──────── DOKUMENTAUSZUG ────────

Es sind perfekte Inszenierungen – auf beiden Seiten der medialen Kriegsfront: Nach seinem symbolisch hoch aufgeladenen Überraschungstrip in die von Russlands Raketen bedrohte ukrainische Hauptstadt hat US-Präsident Joe Biden in Warschau außenpolitische Pflöcke eingeschlagen. Sein Besuch und seine Rede in Polen sind nicht nur ein Signal an die Nato-Verbündeten in Osteuropa und auch erneut an Kiew. Die Botschaft Bidens soll auch in Moskau gehört werden.
Dort hat Stunden zuvor Kreml-Chef Wladimir Putin seine eigene, durchinszenierte PR-Show abgezogen. Seine Rede an die Nation war ein „Best of Putin-Propaganda“, wie man diese nun seit einem Jahr kennt.

Russlands starker Mann machte es sich erneut in der Opferrolle bequem: Alle anderen – nur nicht er selbst – seien demnach an dem Blutbad in der Ukraine schuld. Die USA und die Westeuropäer hätten Russland quasi dazu gezwungen, vor einem Jahr die Ukraine zu überfallen, lamentierte Putin. Und diese schrägen Schuldzuweisungen garnierte er mit bizarren Thesen über die angebliche moralische Verkommenheit des Westens.

────────

▶ **AUFGABEN**:
1. Entnimm dem Kommentar zu Bidens Besuch in Warschau wortgetreu den Abschnitt, der bei „Es sind perfekte“ beginnt und bei „Moskau gehört werden.“ endet.
2. Fasse im Kommentar zu Bidens Reise und Putins Rede den Absatz, der mit „Russlands starker Mann“ beginnt, kürzer zusammen, ohne seine wesentlichen Aussagen zu verlieren.
3. Führe den Kommentar über die Auftritte von Biden und Putin im Anschluss an seinen letzten Satz fort.

──────── DATENAUSZUG ────────

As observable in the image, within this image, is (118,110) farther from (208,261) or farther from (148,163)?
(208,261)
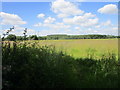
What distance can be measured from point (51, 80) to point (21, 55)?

────────

▶ **DIE ANTWORTEN**:
1.
Es sind perfekte Inszenierungen – auf beiden Seiten der medialen Kriegsfront: Nach seinem symbolisch hoch aufgeladenen Überraschungstrip in die von Russlands Raketen bedrohte ukrainische Hauptstadt hat US-Präsident Joe Biden in Warschau außenpolitische Pflöcke eingeschlagen. Sein Besuch und seine Rede in Polen sind nicht nur ein Signal an die Nato-Verbündeten in Osteuropa und auch erneut an Kiew. Die Botschaft Bidens soll auch in Moskau gehört werden.

2. Putin stellte sich erneut als Opfer dar und gab allen anderen die Schuld am Blutbad in der Ukraine. Er behauptete, die USA und die Westeuropäer hätten Russland vor einem Jahr zum Überfall auf die Ukraine gezwungen, und ergänzte dies mit bizarren Thesen über die angebliche moralische Verkommenheit des Westens.

3.
Nicht fehlen durfte dabei der sicherheitspolitische Paukenschlag, mit dem Putin so gern seine Zuhörer von Washington bis Berlin aufzuschrecken versucht. Dieses Mal war es die Ankündigung, den sogenannten New-Start-Vertrag auszusetzen, der die Begrenzung der strategischen Atomwaffenarsenale samt Trägersysteme vorsieht. Ein neuer Rüstungswettlauf zwischen Russland und den USA im hochkomplexen und kostspieligen Bereich strategischer Nuklearwaffen würde vor allem der ohnehin schon geschwächten russischen Wirtschaft zusetzen. Vielleicht ist das Putin ja klar, vielleicht aber auch nicht mehr, vielleicht spielt es für ihn auch schon eine untergeordnete Rolle.